Texte fourni:
-.-.-

Cette action d’apostolat qui s’appuyait à un certain moment sur une flotte de trente-cinq chapelles roulantes, s’est poursuivie, en Allemagne, jusqu’au milieu des années soixante.

La paix rétablie, la mobilité des populations est néanmoins restée un sujet de préoccupation important pour le clergé catholique, en particulier français.

Ainsi, à l’occasion du colloque interconfessionnel de 1965 à l’U.N.E.S.C.O. le chanoine J. Verscheure évoque quelques réalisations récentes de lieux de culte situés sur des points de passage importants des voyageurs comme la chapelle d’Orly ou celle de la gare Maine-Montparnasse à Paris. Se référant à ces expériences, il en déduit que la pratique du camping l’été et des sports d’hiver appellent des initiatives planifiées, organisées. Celles-ci, affirme-t-il, «‘réclament un dispositif nécessitant la présence de prêtres qu’il faudra en de nombreux cas faire venir de la ville. Ainsi d’ailleurs pourront-ils retrouver nombre de leurs paroissiens déserteurs et jouir de détentes désormais utiles à l’équilibre nerveux de tout homme’ »360.

-.-.-

Données à analyser:
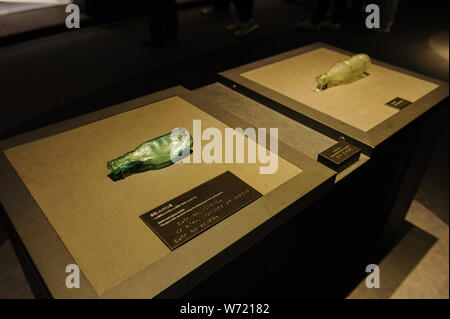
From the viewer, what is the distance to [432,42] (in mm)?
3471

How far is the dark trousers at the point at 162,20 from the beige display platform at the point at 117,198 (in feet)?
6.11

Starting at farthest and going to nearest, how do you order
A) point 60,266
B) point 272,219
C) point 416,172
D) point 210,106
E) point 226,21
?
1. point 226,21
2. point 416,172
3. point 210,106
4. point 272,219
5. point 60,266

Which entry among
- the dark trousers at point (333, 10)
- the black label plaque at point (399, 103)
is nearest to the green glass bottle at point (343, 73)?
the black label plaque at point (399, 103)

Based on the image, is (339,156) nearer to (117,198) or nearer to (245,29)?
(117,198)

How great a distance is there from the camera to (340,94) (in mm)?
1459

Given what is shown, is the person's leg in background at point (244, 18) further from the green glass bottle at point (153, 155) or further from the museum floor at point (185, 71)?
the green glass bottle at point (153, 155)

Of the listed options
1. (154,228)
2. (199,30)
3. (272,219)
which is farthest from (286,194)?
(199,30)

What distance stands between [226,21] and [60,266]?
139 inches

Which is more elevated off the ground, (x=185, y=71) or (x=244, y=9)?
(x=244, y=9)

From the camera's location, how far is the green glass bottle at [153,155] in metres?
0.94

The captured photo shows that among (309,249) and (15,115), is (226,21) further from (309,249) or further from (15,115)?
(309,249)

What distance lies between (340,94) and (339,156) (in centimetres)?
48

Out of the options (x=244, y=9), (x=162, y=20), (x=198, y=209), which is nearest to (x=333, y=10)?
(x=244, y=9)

-.-.-

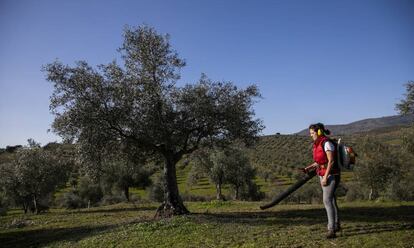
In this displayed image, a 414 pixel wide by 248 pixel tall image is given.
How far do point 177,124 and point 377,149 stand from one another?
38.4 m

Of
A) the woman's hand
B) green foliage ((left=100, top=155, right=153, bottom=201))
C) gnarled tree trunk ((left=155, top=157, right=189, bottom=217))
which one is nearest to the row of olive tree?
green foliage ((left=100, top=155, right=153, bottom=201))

-.-.-

Consignes:
1 – Recopiez sans rien modifier le passage du texte sur le clergé et la mobilité des populations, en commençant aux mots qui contiennent « Cette action d’apostolat » et en vous arrêtant après « en particulier français. ».
2 – Poursuivez le texte sur le clergé et la mobilité des populations à partir de sa dernière phrase.
La liste n'est d'aucune utilité pour ce travail.

Réponses aux consignes:
1 –
Cette action d’apostolat qui s’appuyait à un certain moment sur une flotte de trente-cinq chapelles roulantes, s’est poursuivie, en Allemagne, jusqu’au milieu des années soixante.

La paix rétablie, la mobilité des populations est néanmoins restée un sujet de préoccupation important pour le clergé catholique, en particulier français.

2 –
Présageant que dans les décennies à venir le rythme des déplacements liés aux week-ends et aux vacances d’été et d’hiver se développera, Jean-Baptiste Pailloncy, toujours dans le cadre de ce colloque, s’interroge sur la nécessité de prévoir des normes particulières d’implantation religieuse et des types adaptés de lieux de culte comme, par exemple, des tentes-chapelles près des villages de toile, des chapelles-auvents sur les grandes plages ou des chapelles-chalets en montagne361.

Ces lieux de culte conçus non pas en fonction de critères de visibilité mais d’accessibilité et localisés dans des lieux d’embarquement, d’échange, situés sur les axes de circulation automobile, ferrée ou aéronautique font directement écho aux suggestions des sociologues François Houtart et Jean Rémy. Chapelles ou églises de gares, d’aéroports, de stations balnéaires etc. répondent à une réelle volonté d’adapter l’Eglise aux modes de vie d’une société urbaine en plein développement et en constante évolution.

Notes
359.

Jean Bourdarias, Père Werenfried, 1996, p. 65 et sqq.

360.

Chanoine J. Verscheure, « Les problèmes à résoudre, les moyens à mettre en oeuvre », L’implantation des lieux de culte dans l’aménagement du territoire, Paris, 1966, p. 155.

361.

Jean-Baptiste Pailloncy, « Les lieux de culte doivent répondre aux besoins spirituels de la population », L’implantation des lieux de culte dans l’aménagement du territoire, Paris, 1966, p. 121.